Segment Start: PROVIDED TEXT

In 2014, Dover announced that, to commemorate the twentieth anniversary of foundation of the band, they would tour and re-release their Devil Came to Me album (as they also were celebrating the 15th anniversary of the album's release). The tour started on 8 March in the Sala Sol in Madrid. Tickets sold out more than three months before the concert. From that date, they began to perform in multiple venues in Spain, selling out most performances.. They also reissued their album Devil Came to Me, called Dover Came to Me, in different formats. The Deluxe format contains a CD with a remastered album version plus bonus tracks, a second CD with their live songs and a DVD with one of the concerts of this tour, plus a 1997 live performance in the Palacio de los Deportes. Also the DVD includes interviews with the band members, plus two video clips: "Serenade" and "Loli Jackson".

After filling more than thirty-five concert halls throughout Spain during 2013, they embarked on a final tour that winter, which would come to an end in the legendary hall La Riviera on 10 January 2014. The rest of the year, they only performed on a couple occasions, one of which was holding Subterfuge in the Music Day in June, where they presented a new untitled song, later to be called "Crash". Their social networks were updated with news about recording a new album, indicating that it would be closer to rock.

In September they premiered "Too Late" during a concert in La Rioja. In December, Complications, their eighth studio album, was announced; it was released on 9 February. Produced by drummer Jesús Antúnez and recorded in Madrid, Complications returned to the melodic rock that characterized Dover's early albums.

In November 2016, Amparo Llanos announced on Radio 3 that the band was breaking up, with herself and bassist Samuel Titos starting another band named New Day, while drummer Jesús Antúnez would focus on his DJ career.

==Band influences==
Despite Dover being a Spanish band, most of their songs are written in English (except for "Noche Tras Noche", a cover a song by the band Solera which was included as a bonus track on the reissue of their album Sister in 2001) and are composed by the Llanos sisters. Amparo composing and Cristina writing the lyrics.

According to the group, the reason that the lyrics are in English is because their rock influences have always been primarily English bands and they do not feel comfortable using Spanish lyrics for their songs.

Both sisters insist they were strongly influenced by The Beatles and grunge music, especially Nirvana. These influences are evident in the music. Thus, referring to Paul McCartney in "King George" ("I need to McCartney's song"). In "27 Years", they make reference to a famous album of his: Band on the Run, and in their album Follow the City Lights, one of the songs which is called "Dear McCartney". In this album, they have said that their influences have been artists like Madonna and Peaches. Also, their song "The Weak Hour of the Rooster" quotes the last sentence from the suicide note of Kurt Cobain, lead singer of Nirvana: "It's better to burn out than to fade away".

Segment End: PROVIDED TEXT
Segment Start: DATA UNDER STUDY

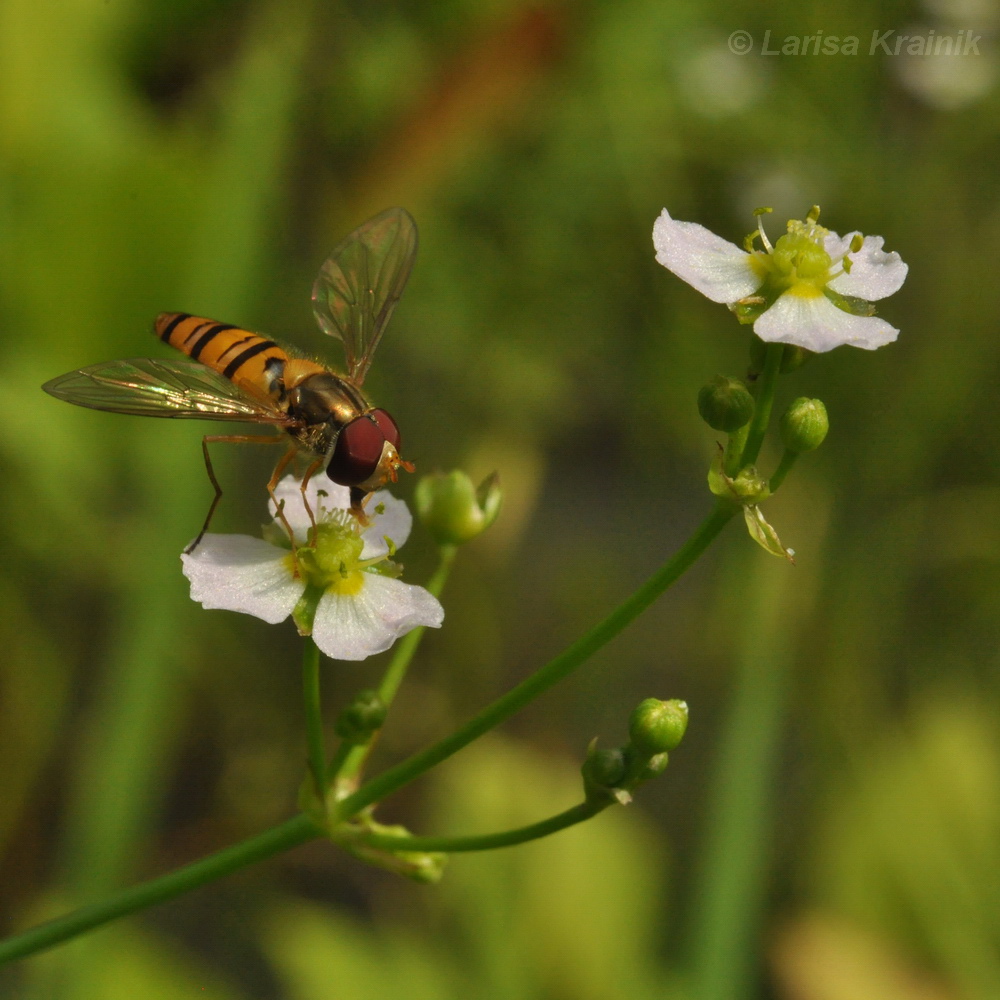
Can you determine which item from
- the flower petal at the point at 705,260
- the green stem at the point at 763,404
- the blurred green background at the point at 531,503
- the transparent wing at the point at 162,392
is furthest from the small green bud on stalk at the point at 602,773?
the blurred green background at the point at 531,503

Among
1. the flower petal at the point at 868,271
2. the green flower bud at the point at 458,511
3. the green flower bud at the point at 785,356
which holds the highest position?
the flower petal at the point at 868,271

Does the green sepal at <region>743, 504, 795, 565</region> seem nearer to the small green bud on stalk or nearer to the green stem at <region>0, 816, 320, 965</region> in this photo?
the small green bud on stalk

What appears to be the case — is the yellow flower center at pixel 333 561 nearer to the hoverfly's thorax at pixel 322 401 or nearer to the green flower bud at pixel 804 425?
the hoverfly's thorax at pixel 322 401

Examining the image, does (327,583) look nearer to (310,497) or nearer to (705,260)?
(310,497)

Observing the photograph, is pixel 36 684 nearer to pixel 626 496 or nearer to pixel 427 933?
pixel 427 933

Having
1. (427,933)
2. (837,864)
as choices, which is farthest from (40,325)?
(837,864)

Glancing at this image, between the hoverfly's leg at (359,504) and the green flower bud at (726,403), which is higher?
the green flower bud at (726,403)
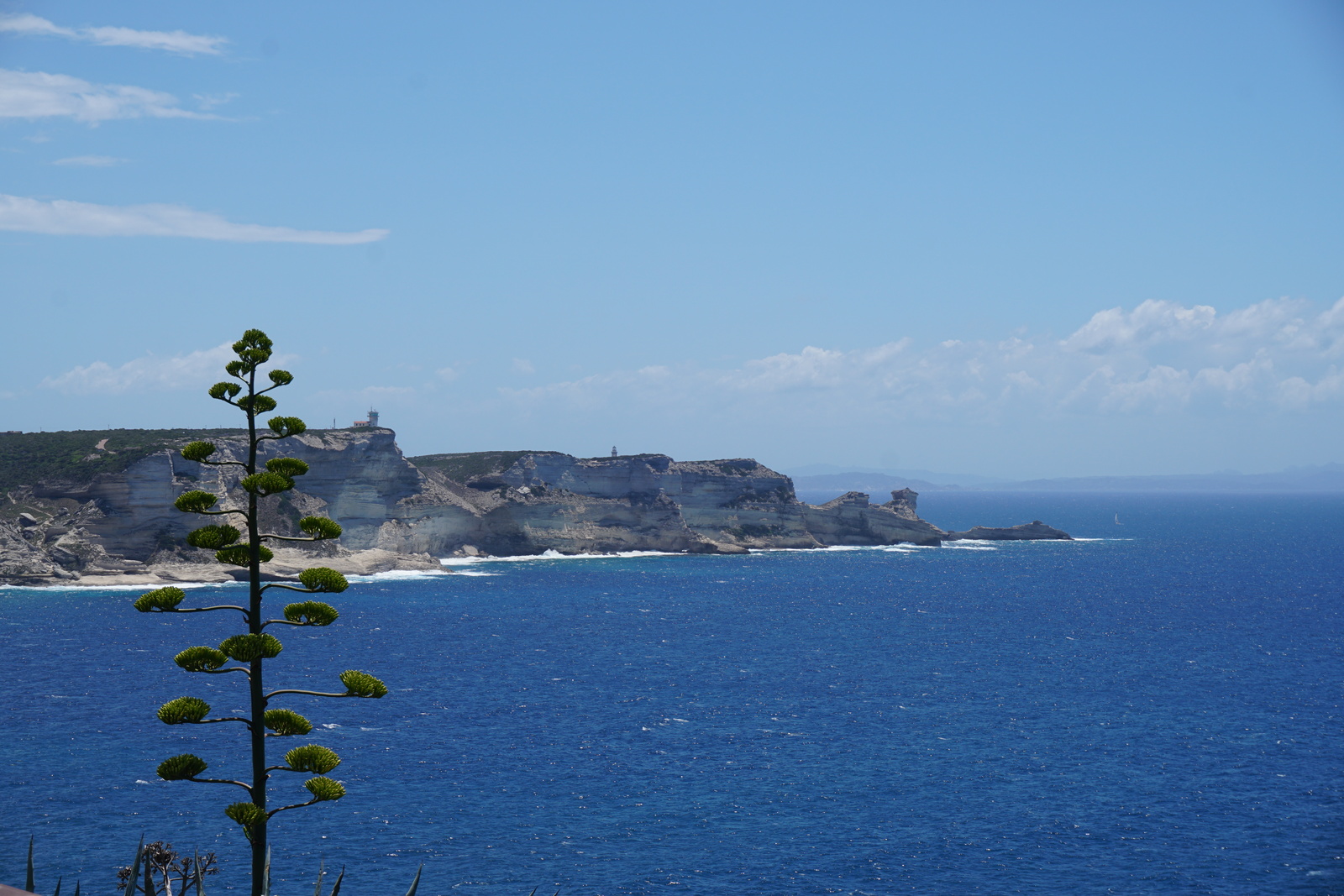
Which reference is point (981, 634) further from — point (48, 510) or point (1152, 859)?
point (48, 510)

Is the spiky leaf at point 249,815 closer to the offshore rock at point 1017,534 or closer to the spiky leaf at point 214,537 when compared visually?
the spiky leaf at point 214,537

Segment End: DATA UNDER STUDY
Segment Start: DATA UNDER STUDY

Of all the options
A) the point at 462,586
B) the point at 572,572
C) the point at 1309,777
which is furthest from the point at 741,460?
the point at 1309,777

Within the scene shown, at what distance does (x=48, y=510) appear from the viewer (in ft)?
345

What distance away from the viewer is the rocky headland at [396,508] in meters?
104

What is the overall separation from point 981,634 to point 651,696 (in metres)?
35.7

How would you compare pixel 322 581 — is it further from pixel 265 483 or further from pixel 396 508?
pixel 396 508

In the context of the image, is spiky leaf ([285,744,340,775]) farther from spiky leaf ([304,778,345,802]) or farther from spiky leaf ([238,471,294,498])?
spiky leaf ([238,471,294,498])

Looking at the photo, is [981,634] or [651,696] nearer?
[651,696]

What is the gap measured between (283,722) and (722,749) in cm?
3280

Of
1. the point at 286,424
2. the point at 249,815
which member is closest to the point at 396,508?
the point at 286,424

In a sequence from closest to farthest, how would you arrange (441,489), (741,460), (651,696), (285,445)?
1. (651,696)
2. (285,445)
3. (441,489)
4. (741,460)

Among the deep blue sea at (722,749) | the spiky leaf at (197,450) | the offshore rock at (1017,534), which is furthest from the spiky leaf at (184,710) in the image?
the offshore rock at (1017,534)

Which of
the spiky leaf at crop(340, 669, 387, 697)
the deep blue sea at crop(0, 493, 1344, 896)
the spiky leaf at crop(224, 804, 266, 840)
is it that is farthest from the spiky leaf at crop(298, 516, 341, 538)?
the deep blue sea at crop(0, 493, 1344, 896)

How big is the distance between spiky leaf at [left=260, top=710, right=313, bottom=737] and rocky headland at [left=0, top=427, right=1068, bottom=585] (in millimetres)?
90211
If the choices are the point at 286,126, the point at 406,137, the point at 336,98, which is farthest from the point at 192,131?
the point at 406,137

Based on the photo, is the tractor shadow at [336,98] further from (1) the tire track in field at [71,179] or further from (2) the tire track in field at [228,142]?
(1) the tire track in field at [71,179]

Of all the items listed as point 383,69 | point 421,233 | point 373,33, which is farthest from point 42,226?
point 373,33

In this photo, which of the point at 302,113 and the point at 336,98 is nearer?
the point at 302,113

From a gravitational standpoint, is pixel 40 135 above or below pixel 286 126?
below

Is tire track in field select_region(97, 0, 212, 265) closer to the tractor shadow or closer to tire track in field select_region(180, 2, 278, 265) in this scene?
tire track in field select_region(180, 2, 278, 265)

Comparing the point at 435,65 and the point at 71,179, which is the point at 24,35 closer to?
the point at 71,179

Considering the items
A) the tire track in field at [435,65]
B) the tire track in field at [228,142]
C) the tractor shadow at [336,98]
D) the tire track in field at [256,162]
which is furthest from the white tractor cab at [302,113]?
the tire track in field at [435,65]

Segment End: DATA UNDER STUDY

- [TASKS FOR THIS EXERCISE]:
1) List the four members of Dover named in the Dover text, giving the role the text states for any of them.
2) Please retype part of the Dover text, beginning at the words "After filling more" and stopping after the words "Dover's early albums.".

- [SOLUTIONS]:
1)
- Amparo Llanos: composes the songs
- Cristina Llanos: writes the lyrics
- Samuel Titos: bassist
- Jesús Antúnez: drummer, and producer of Complications

2)
After filling more than thirty-five concert halls throughout Spain during 2013, they embarked on a final tour that winter, which would come to an end in the legendary hall La Riviera on 10 January 2014. The rest of the year, they only performed on a couple occasions, one of which was holding Subterfuge in the Music Day in June, where they presented a new untitled song, later to be called "Crash". Their social networks were updated with news about recording a new album, indicating that it would be closer to rock.

In September they premiered "Too Late" during a concert in La Rioja. In December, Complications, their eighth studio album, was announced; it was released on 9 February. Produced by drummer Jesús Antúnez and recorded in Madrid, Complications returned to the melodic rock that characterized Dover's early albums.